One brief, filed by Heritage Foundation senior research fellow Ryan Anderson, argues that those seeking to redefine Title VII are attempting to impose a meaning that is wholly alien not only to its long-standing understanding but the Supreme Court’s own prior conclusions.

“As this Court explained in Oncale v. Sundowner Offshore Services, Inc., Title VII requires ‘neither asexuality nor androgyny,’” he wrote. “It requires equality and neutrality. It forbids double standards for men and women — policies that disfavor at least some individuals of one sex compared to similarly situated members of the other.”

By contrast, “Respondents and their amici urge the Court to adopt a theory of sex discrimination that would rule out (as discriminatory) any policies that advert to sex, rather than only those sex-related policies that result in ‘disparate treatment of men and women,’ where members of one sex suffer under ‘disadvantageous terms’ that the other does not. That would lead to asexuality and androgyny.”

“Adopting Respondents’ theory … would require either the elimination of all sex-specific programs and facilities or allow access based on an individual’s subjective identity rather than their objective biology,” Anderson argues. “That Respondents and their amici are evasive about which of these outcomes is required by their theory is telling. Making its implications explicit would prove decisively that their reading is unsound.”

In another brief representing more than a thousand athletes and parents who would be affected by a pro-LGBT outcome, the conservative Independent Women’s Forum (IWF) warn that redefining Title VII would have a devastating impact on girls’ and women’s athletic programs.

“In the short term, a ruling in favor of Respondents will reduce the number of athletic opportunities for biological women and girls,” IWF argues. “In the long run, it will undermine the legal justification for maintaining any sex-specific athletic teams and may result in the elimination of women’s sports altogether.”
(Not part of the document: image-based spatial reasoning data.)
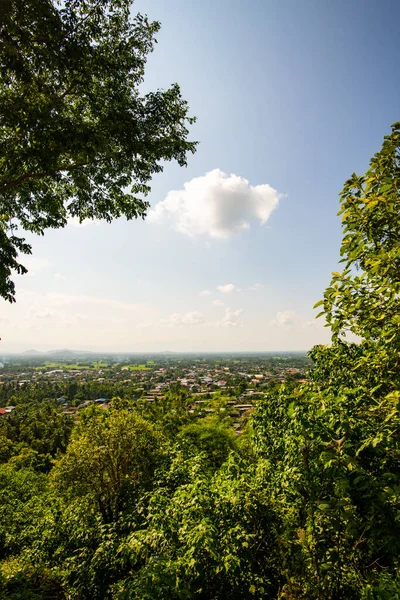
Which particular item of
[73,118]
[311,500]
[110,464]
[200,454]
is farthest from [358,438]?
[110,464]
“Prior to the passage of Title IX, only one in 27 girls participated in organized sports,” the brief says. “Today, two in five participate.” With this dramatic expansion, “the female share of athletic scholarships has also risen. Forty-five years ago, almost no such scholarships existed. But as of 2012, almost 200,000 women played college sports, and many on scholarship.”

However, they warn, a “ruling that prevents distinctions based on biological sex will lend credence to the movement to eliminate sex-specific sports altogether (…) Although the effort to eliminate sex-specific athletics may seem like a fringe movement, a ruling in favor of Respondents in this case might very well achieve this objective through the backdoor.” 
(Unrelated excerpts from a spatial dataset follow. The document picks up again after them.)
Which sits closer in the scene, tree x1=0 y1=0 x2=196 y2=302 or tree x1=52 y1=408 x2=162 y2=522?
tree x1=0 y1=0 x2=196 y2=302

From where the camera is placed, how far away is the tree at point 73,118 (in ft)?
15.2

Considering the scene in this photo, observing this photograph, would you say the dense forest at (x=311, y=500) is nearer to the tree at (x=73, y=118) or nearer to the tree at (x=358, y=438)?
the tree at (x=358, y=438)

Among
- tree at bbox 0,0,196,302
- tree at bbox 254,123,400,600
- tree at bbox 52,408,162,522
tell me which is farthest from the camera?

“If schools are required to allow male-to-female transgender athletes to compete on women’s teams, there is no logical reason to prohibit any male athletes from participating on women’s teams,” IWF argues. “Eventually, a ruling in favor of Respondents would require that all athletic teams be co-ed. Is there any doubt that if schools offer only one co-ed ice hockey team or one co-ed soccer team, female athletes will lose opportunities to play?”

Whether the LGBT lobby succeeds in redefining Title VII by judicial fiat or by legislation such as the so-called Equality Act, conservatives warn that the change would do far more than merely protect homosexual or gender-confused Americans from tangible harm.
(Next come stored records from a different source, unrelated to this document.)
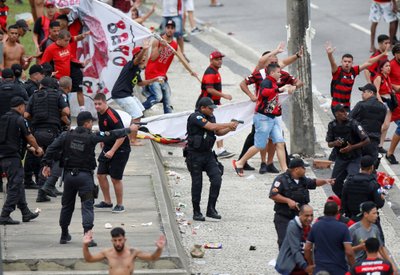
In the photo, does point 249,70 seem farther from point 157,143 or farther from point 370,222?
point 370,222

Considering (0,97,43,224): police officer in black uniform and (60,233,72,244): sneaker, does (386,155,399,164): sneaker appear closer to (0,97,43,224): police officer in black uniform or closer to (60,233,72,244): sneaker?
(0,97,43,224): police officer in black uniform

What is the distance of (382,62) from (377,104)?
9.36 ft

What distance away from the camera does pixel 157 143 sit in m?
22.2

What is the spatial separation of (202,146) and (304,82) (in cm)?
465

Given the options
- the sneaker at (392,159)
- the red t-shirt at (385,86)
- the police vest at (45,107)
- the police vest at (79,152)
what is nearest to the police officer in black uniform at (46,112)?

Rather, it would likely force other Americans such as photographers, florists, and bakers to participate in same-sex “weddings;” force employers and businesses to fund practices like sex-change treatments regardless of their own values or policies; and to force women and girls to share sleeping quarters, showers, changing areas, and restrooms with gender-confused males (or “cis” men merely claiming trans status to get easy access to vulnerable women).

The Title VII case is expected to be the first major test on LGBT issues for President Donald Trump’s two nominees to the nation’s highest court, Justices Neil Gorsuch and Brett Kavanaugh.